The expected result is every line of the records, printed exactly.

Extracted records:
▬▬▬▬▬▬
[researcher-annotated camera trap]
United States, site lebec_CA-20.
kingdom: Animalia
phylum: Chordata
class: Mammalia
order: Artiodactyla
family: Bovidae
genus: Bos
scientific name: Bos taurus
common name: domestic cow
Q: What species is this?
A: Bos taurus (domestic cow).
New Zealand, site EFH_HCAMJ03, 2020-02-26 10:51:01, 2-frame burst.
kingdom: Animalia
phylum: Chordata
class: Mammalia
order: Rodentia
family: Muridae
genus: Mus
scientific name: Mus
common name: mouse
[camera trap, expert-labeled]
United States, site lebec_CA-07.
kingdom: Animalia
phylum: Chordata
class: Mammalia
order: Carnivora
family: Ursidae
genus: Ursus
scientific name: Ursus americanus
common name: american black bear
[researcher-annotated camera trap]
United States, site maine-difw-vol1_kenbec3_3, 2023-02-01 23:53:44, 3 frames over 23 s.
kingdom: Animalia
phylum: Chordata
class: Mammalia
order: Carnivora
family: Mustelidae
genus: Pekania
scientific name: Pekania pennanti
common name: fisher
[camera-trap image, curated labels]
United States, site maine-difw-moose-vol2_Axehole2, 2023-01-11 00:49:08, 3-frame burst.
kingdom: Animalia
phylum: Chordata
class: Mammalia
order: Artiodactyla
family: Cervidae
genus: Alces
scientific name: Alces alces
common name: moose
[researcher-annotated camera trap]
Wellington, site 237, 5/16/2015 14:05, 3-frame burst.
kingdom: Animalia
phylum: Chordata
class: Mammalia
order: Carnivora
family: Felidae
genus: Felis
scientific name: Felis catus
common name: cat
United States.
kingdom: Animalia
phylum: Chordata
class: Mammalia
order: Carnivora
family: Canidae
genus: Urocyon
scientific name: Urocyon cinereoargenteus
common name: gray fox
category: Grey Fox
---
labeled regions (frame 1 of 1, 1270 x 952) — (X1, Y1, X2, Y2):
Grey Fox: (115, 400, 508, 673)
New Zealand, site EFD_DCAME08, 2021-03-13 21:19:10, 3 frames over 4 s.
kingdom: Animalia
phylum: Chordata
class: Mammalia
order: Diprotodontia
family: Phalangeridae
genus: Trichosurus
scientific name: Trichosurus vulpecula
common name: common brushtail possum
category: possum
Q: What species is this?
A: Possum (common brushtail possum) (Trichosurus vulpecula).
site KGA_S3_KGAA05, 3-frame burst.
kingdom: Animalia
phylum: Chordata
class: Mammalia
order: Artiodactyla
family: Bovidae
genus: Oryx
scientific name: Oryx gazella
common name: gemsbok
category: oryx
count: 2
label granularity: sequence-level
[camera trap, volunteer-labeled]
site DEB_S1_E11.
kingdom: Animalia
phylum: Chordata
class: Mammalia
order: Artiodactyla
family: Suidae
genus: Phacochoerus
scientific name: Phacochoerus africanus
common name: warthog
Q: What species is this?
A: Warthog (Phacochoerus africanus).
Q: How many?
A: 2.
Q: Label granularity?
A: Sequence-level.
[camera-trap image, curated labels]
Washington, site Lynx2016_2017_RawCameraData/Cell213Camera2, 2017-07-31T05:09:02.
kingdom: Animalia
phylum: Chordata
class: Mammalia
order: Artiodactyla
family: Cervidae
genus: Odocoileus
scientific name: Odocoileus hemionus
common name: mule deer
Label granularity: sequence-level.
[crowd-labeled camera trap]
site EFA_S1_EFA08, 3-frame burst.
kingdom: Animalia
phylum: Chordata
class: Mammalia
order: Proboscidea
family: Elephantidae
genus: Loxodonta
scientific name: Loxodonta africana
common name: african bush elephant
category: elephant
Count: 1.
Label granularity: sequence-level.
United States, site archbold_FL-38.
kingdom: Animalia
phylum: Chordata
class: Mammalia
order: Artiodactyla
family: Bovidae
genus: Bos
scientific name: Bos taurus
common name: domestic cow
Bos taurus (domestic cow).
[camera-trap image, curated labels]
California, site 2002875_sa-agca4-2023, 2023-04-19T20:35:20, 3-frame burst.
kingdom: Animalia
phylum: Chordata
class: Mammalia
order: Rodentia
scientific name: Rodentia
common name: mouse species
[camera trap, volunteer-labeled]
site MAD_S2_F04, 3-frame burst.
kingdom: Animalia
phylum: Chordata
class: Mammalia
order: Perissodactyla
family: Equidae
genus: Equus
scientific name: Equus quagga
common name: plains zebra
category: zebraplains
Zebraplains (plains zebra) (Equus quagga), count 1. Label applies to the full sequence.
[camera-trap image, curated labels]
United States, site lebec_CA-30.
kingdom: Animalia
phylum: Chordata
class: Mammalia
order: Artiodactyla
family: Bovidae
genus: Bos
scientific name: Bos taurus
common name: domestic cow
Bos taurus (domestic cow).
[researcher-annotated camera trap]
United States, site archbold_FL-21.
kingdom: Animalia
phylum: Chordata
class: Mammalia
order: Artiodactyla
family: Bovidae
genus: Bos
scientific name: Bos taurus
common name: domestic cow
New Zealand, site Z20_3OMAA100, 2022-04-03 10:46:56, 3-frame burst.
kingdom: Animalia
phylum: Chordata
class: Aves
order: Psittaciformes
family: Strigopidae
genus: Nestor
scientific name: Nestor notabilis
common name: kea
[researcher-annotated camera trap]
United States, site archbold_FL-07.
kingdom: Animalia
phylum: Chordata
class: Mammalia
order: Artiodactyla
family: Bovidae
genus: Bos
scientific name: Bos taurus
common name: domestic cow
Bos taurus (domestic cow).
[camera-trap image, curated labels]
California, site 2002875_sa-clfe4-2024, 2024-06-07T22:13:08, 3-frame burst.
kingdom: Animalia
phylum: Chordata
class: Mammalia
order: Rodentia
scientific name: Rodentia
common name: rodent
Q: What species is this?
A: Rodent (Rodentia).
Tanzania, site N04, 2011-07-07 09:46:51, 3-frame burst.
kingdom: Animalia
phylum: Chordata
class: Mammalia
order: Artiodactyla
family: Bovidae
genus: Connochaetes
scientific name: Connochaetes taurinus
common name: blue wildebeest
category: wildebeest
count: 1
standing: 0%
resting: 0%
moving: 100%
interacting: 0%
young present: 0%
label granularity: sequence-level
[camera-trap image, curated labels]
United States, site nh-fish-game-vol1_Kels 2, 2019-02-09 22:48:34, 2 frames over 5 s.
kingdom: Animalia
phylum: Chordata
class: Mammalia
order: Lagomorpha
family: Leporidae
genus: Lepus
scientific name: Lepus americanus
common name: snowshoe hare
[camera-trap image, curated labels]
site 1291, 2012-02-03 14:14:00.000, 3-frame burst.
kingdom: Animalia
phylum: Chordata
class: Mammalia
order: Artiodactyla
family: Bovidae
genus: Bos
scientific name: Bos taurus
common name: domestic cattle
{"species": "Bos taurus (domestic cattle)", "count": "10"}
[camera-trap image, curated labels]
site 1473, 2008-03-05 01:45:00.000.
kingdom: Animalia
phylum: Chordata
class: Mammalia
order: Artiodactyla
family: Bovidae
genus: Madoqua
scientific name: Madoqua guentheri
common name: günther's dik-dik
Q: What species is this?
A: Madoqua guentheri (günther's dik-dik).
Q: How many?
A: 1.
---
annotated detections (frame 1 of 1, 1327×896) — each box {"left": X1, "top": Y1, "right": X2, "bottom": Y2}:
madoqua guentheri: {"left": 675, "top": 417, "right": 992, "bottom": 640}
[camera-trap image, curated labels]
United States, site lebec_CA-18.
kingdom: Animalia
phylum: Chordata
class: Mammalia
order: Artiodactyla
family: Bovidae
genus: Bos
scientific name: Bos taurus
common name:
▬▬▬▬▬▬
## WRITTEN SOLUTION
[researcher-annotated camera trap]
United States, site lebec_CA-20.
kingdom: Animalia
phylum: Chordata
class: Mammalia
order: Artiodactyla
family: Bovidae
genus: Bos
scientific name: Bos taurus
common name: domestic cow
Q: What species is this?
A: Bos taurus (domestic cow).
New Zealand, site EFH_HCAMJ03, 2020-02-26 10:51:01, 2-frame burst.
kingdom: Animalia
phylum: Chordata
class: Mammalia
order: Rodentia
family: Muridae
genus: Mus
scientific name: Mus
common name: mouse
[camera trap, expert-labeled]
United States, site lebec_CA-07.
kingdom: Animalia
phylum: Chordata
class: Mammalia
order: Carnivora
family: Ursidae
genus: Ursus
scientific name: Ursus americanus
common name: american black bear
[researcher-annotated camera trap]
United States, site maine-difw-vol1_kenbec3_3, 2023-02-01 23:53:44, 3 frames over 23 s.
kingdom: Animalia
phylum: Chordata
class: Mammalia
order: Carnivora
family: Mustelidae
genus: Pekania
scientific name: Pekania pennanti
common name: fisher
[camera-trap image, curated labels]
United States, site maine-difw-moose-vol2_Axehole2, 2023-01-11 00:49:08, 3-frame burst.
kingdom: Animalia
phylum: Chordata
class: Mammalia
order: Artiodactyla
family: Cervidae
genus: Alces
scientific name: Alces alces
common name: moose
[researcher-annotated camera trap]
Wellington, site 237, 5/16/2015 14:05, 3-frame burst.
kingdom: Animalia
phylum: Chordata
class: Mammalia
order: Carnivora
family: Felidae
genus: Felis
scientific name: Felis catus
common name: cat
United States.
kingdom: Animalia
phylum: Chordata
class: Mammalia
order: Carnivora
family: Canidae
genus: Urocyon
scientific name: Urocyon cinereoargenteus
common name: gray fox
category: Grey Fox
---
labeled regions (frame 1 of 1, 1270 x 952) — (X1, Y1, X2, Y2):
Grey Fox: (115, 400, 508, 673)
New Zealand, site EFD_DCAME08, 2021-03-13 21:19:10, 3 frames over 4 s.
kingdom: Animalia
phylum: Chordata
class: Mammalia
order: Diprotodontia
family: Phalangeridae
genus: Trichosurus
scientific name: Trichosurus vulpecula
common name: common brushtail possum
category: possum
Q: What species is this?
A: Possum (common brushtail possum) (Trichosurus vulpecula).
site KGA_S3_KGAA05, 3-frame burst.
kingdom: Animalia
phylum: Chordata
class: Mammalia
order: Artiodactyla
family: Bovidae
genus: Oryx
scientific name: Oryx gazella
common name: gemsbok
category: oryx
count: 2
label granularity: sequence-level
[camera trap, volunteer-labeled]
site DEB_S1_E11.
kingdom: Animalia
phylum: Chordata
class: Mammalia
order: Artiodactyla
family: Suidae
genus: Phacochoerus
scientific name: Phacochoerus africanus
common name: warthog
Q: What species is this?
A: Warthog (Phacochoerus africanus).
Q: How many?
A: 2.
Q: Label granularity?
A: Sequence-level.
[camera-trap image, curated labels]
Washington, site Lynx2016_2017_RawCameraData/Cell213Camera2, 2017-07-31T05:09:02.
kingdom: Animalia
phylum: Chordata
class: Mammalia
order: Artiodactyla
family: Cervidae
genus: Odocoileus
scientific name: Odocoileus hemionus
common name: mule deer
Label granularity: sequence-level.
[crowd-labeled camera trap]
site EFA_S1_EFA08, 3-frame burst.
kingdom: Animalia
phylum: Chordata
class: Mammalia
order: Proboscidea
family: Elephantidae
genus: Loxodonta
scientific name: Loxodonta africana
common name: african bush elephant
category: elephant
Count: 1.
Label granularity: sequence-level.
United States, site archbold_FL-38.
kingdom: Animalia
phylum: Chordata
class: Mammalia
order: Artiodactyla
family: Bovidae
genus: Bos
scientific name: Bos taurus
common name: domestic cow
Bos taurus (domestic cow).
[camera-trap image, curated labels]
California, site 2002875_sa-agca4-2023, 2023-04-19T20:35:20, 3-frame burst.
kingdom: Animalia
phylum: Chordata
class: Mammalia
order: Rodentia
scientific name: Rodentia
common name: mouse species
[camera trap, volunteer-labeled]
site MAD_S2_F04, 3-frame burst.
kingdom: Animalia
phylum: Chordata
class: Mammalia
order: Perissodactyla
family: Equidae
genus: Equus
scientific name: Equus quagga
common name: plains zebra
category: zebraplains
Zebraplains (plains zebra) (Equus quagga), count 1. Label applies to the full sequence.
[camera-trap image, curated labels]
United States, site lebec_CA-30.
kingdom: Animalia
phylum: Chordata
class: Mammalia
order: Artiodactyla
family: Bovidae
genus: Bos
scientific name: Bos taurus
common name: domestic cow
Bos taurus (domestic cow).
[researcher-annotated camera trap]
United States, site archbold_FL-21.
kingdom: Animalia
phylum: Chordata
class: Mammalia
order: Artiodactyla
family: Bovidae
genus: Bos
scientific name: Bos taurus
common name: domestic cow
New Zealand, site Z20_3OMAA100, 2022-04-03 10:46:56, 3-frame burst.
kingdom: Animalia
phylum: Chordata
class: Aves
order: Psittaciformes
family: Strigopidae
genus: Nestor
scientific name: Nestor notabilis
common name: kea
[researcher-annotated camera trap]
United States, site archbold_FL-07.
kingdom: Animalia
phylum: Chordata
class: Mammalia
order: Artiodactyla
family: Bovidae
genus: Bos
scientific name: Bos taurus
common name: domestic cow
Bos taurus (domestic cow).
[camera-trap image, curated labels]
California, site 2002875_sa-clfe4-2024, 2024-06-07T22:13:08, 3-frame burst.
kingdom: Animalia
phylum: Chordata
class: Mammalia
order: Rodentia
scientific name: Rodentia
common name: rodent
Q: What species is this?
A: Rodent (Rodentia).
Tanzania, site N04, 2011-07-07 09:46:51, 3-frame burst.
kingdom: Animalia
phylum: Chordata
class: Mammalia
order: Artiodactyla
family: Bovidae
genus: Connochaetes
scientific name: Connochaetes taurinus
common name: blue wildebeest
category: wildebeest
count: 1
standing: 0%
resting: 0%
moving: 100%
interacting: 0%
young present: 0%
label granularity: sequence-level
[camera-trap image, curated labels]
United States, site nh-fish-game-vol1_Kels 2, 2019-02-09 22:48:34, 2 frames over 5 s.
kingdom: Animalia
phylum: Chordata
class: Mammalia
order: Lagomorpha
family: Leporidae
genus: Lepus
scientific name: Lepus americanus
common name: snowshoe hare
[camera-trap image, curated labels]
site 1291, 2012-02-03 14:14:00.000, 3-frame burst.
kingdom: Animalia
phylum: Chordata
class: Mammalia
order: Artiodactyla
family: Bovidae
genus: Bos
scientific name: Bos taurus
common name: domestic cattle
{"species": "Bos taurus (domestic cattle)", "count": "10"}
[camera-trap image, curated labels]
site 1473, 2008-03-05 01:45:00.000.
kingdom: Animalia
phylum: Chordata
class: Mammalia
order: Artiodactyla
family: Bovidae
genus: Madoqua
scientific name: Madoqua guentheri
common name: günther's dik-dik
Q: What species is this?
A: Madoqua guentheri (günther's dik-dik).
Q: How many?
A: 1.
---
annotated detections (frame 1 of 1, 1327×896) — each box {"left": X1, "top": Y1, "right": X2, "bottom": Y2}:
madoqua guentheri: {"left": 675, "top": 417, "right": 992, "bottom": 640}
[camera-trap image, curated labels]
United States, site lebec_CA-18.
kingdom: Animalia
phylum: Chordata
class: Mammalia
order: Artiodactyla
family: Bovidae
genus: Bos
scientific name: Bos taurus
common name:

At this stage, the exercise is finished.